## [Task prompt]
In the piece on Tucker Carlson's comments about India, which author is credited with the line "beauty is in the eye of the beholder"?

## [Document excerpt]
It's pretty presumptuous of Carlson to say India has not built a single building as beautiful as the Mumbai Train station after attaining independence. As author Margaret Wolfe Hungerford rightly noted, “beauty is in the eye of the beholder”. A colonial slave will always drool over buildings and other establishments built by the British, ignoring the magnificence of structures built by natives of a formerly colonised nation.

Western opinion shapers often have a mistaken sense of world history since they tend to look at it from the coloniser’s prism. They labour under the belief that the colonial and imperialist rule greatly benefitted the colonised subjects by offering them the fruits of the industrial revolution and bringing them to “civilisation”. Fox News anchor Tucker Carlson is one such individual who believes India’s civilisation is not millennia old, but just over three centuries old and a gift that Britain bequeathed India when it left in 1947.

In his bid to rant against the current US government and emphasise its numerous failures, most notably the bungled pullout from Afghanistan, Carlson sang paeans to the former English monarch, Queen Elizabeth II, who breathed her last on Thursday, at 96. Lavishing praises on Elizabeth II, Carlson slammed her critics highlighting how England left behind a “civilisation” in India when they quit in 1947 while rubbing it in the spectacular US failure while abandoning Afghanistan.

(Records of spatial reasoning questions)
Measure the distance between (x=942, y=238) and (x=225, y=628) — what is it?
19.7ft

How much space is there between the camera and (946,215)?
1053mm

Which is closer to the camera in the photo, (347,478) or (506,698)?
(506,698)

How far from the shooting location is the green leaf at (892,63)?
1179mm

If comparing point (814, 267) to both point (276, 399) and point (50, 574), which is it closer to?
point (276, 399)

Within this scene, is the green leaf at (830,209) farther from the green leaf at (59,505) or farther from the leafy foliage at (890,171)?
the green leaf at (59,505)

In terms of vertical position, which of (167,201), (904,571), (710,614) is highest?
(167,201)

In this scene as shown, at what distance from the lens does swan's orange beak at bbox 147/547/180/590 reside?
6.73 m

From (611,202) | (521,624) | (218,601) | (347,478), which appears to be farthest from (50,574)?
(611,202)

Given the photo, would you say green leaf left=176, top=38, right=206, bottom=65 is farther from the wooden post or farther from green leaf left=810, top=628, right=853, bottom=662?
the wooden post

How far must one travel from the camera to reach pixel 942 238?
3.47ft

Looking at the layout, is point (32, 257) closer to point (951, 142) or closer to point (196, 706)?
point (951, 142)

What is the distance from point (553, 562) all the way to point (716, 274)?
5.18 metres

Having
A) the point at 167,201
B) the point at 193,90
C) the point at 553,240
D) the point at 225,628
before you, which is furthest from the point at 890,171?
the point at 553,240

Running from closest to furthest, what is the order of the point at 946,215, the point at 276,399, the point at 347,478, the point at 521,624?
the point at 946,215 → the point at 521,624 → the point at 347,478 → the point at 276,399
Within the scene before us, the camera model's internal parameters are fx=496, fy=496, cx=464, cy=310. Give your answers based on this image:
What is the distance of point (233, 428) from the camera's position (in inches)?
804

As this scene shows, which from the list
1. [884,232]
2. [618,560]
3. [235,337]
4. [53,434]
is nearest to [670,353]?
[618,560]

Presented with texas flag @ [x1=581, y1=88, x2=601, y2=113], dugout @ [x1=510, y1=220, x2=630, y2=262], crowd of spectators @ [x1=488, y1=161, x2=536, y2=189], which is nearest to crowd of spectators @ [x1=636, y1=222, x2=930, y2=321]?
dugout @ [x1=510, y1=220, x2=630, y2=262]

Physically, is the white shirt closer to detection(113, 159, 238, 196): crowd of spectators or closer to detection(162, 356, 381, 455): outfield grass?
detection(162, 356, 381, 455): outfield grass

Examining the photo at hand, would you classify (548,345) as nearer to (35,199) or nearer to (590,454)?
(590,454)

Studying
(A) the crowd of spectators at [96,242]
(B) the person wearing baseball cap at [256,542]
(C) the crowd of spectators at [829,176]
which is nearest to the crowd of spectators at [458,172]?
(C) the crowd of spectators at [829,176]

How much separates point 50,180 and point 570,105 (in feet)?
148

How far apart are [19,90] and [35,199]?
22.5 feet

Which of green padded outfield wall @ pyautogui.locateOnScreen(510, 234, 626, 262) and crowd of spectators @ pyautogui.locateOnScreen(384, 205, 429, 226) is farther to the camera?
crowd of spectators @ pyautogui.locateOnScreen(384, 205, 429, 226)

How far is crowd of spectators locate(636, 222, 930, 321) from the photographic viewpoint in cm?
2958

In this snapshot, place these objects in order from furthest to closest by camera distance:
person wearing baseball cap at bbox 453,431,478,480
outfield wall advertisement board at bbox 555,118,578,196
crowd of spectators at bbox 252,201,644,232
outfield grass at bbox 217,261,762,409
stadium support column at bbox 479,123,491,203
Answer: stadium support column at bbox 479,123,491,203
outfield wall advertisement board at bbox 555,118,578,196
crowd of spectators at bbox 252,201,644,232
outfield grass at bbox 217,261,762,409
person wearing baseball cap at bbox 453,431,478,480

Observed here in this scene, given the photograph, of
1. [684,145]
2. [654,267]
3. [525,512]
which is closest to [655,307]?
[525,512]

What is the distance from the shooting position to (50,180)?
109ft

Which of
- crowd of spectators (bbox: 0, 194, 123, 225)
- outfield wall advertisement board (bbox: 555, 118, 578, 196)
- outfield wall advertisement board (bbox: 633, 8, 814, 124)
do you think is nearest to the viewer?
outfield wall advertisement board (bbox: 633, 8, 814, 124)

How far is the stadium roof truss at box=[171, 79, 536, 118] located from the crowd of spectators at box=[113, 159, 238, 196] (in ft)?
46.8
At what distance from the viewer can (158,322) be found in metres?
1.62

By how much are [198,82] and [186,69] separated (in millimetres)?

## [Correct output]
Margaret Wolfe Hungerford